Exercise aim
Return each of the items below word for word, leaving out the pictures.

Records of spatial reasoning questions
┌──

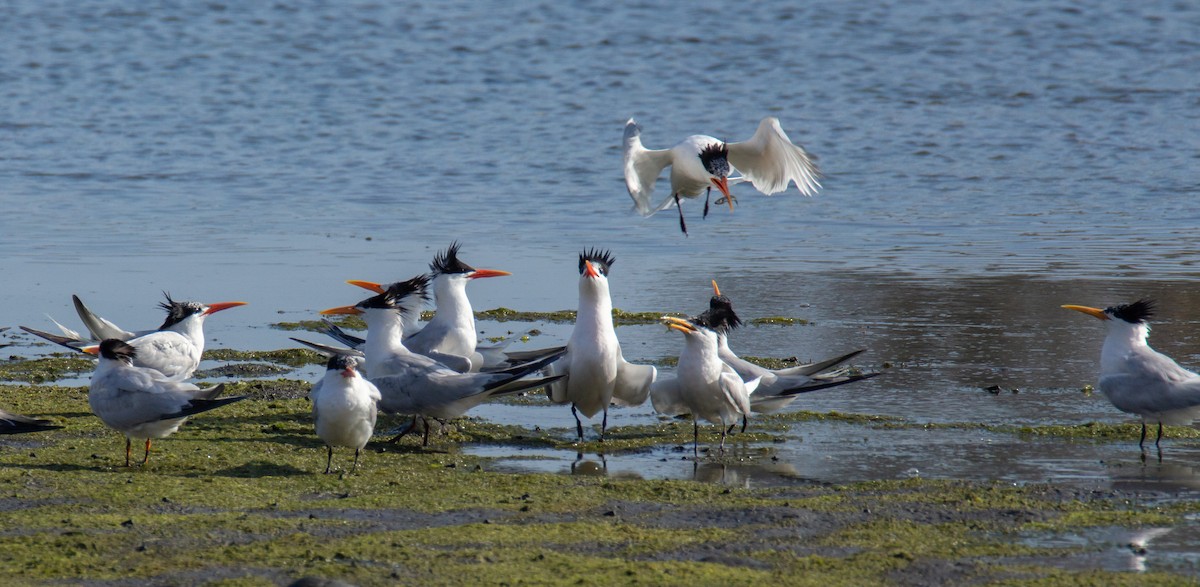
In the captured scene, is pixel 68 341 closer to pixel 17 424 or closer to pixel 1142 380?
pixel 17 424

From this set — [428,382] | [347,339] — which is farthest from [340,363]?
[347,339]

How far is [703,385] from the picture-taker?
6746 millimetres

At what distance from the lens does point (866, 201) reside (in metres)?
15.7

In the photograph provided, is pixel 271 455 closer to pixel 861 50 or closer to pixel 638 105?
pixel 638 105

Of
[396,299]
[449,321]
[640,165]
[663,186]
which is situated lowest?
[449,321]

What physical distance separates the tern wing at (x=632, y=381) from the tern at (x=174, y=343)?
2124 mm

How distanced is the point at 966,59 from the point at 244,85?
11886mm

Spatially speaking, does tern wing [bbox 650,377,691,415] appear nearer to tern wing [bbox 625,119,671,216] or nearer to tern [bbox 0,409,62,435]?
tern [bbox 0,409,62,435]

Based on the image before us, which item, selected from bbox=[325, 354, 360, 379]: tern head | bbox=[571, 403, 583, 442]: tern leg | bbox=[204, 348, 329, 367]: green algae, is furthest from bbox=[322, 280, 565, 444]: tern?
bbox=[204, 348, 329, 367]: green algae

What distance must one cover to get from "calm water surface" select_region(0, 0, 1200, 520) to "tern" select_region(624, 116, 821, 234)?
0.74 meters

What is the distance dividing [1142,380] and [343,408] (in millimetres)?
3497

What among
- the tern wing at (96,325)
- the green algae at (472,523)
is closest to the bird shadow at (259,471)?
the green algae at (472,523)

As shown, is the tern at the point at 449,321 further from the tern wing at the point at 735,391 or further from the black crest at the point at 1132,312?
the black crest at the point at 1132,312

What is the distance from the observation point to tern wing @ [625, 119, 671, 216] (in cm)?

└──

Final result
In the captured scene, is pixel 68 341 closer to pixel 17 424 or closer to pixel 1142 380?
pixel 17 424

From this set — [428,382] | [347,339] — which is farthest from [340,363]?
[347,339]

How far is [703,385] from the picture-taker?
6746 millimetres

At what distance from the lens does point (866, 201) reside (in metres)?
15.7

In the photograph provided, is pixel 271 455 closer to pixel 861 50 or closer to pixel 638 105?
pixel 638 105

Of
[396,299]
[449,321]
[640,165]
[663,186]
which is situated lowest?
[449,321]

What physical distance separates the tern wing at (x=632, y=381) from the tern at (x=174, y=343)?
2124 mm

How distanced is the point at 966,59 from the point at 244,85?
11886mm

Spatially speaking, does tern wing [bbox 650,377,691,415] appear nearer to tern wing [bbox 625,119,671,216] or nearer to tern [bbox 0,409,62,435]?
tern [bbox 0,409,62,435]

Based on the image before us, which item, selected from bbox=[325, 354, 360, 379]: tern head | bbox=[571, 403, 583, 442]: tern leg | bbox=[204, 348, 329, 367]: green algae, is furthest from bbox=[322, 280, 565, 444]: tern?
bbox=[204, 348, 329, 367]: green algae

What distance must one cover to get from "calm water surface" select_region(0, 0, 1200, 520) to "tern" select_region(624, 116, 821, 234)?
0.74 meters

What is the distance dividing [1142,380] and [343,408] (in millimetres)?
3497

What among
- the tern wing at (96,325)
- the green algae at (472,523)
is closest to the bird shadow at (259,471)?
the green algae at (472,523)

As shown, is the tern at the point at 449,321 further from the tern wing at the point at 735,391 or further from the black crest at the point at 1132,312?
the black crest at the point at 1132,312

What is the distance from the observation point to tern wing @ [625, 119, 671, 216] (in cm)?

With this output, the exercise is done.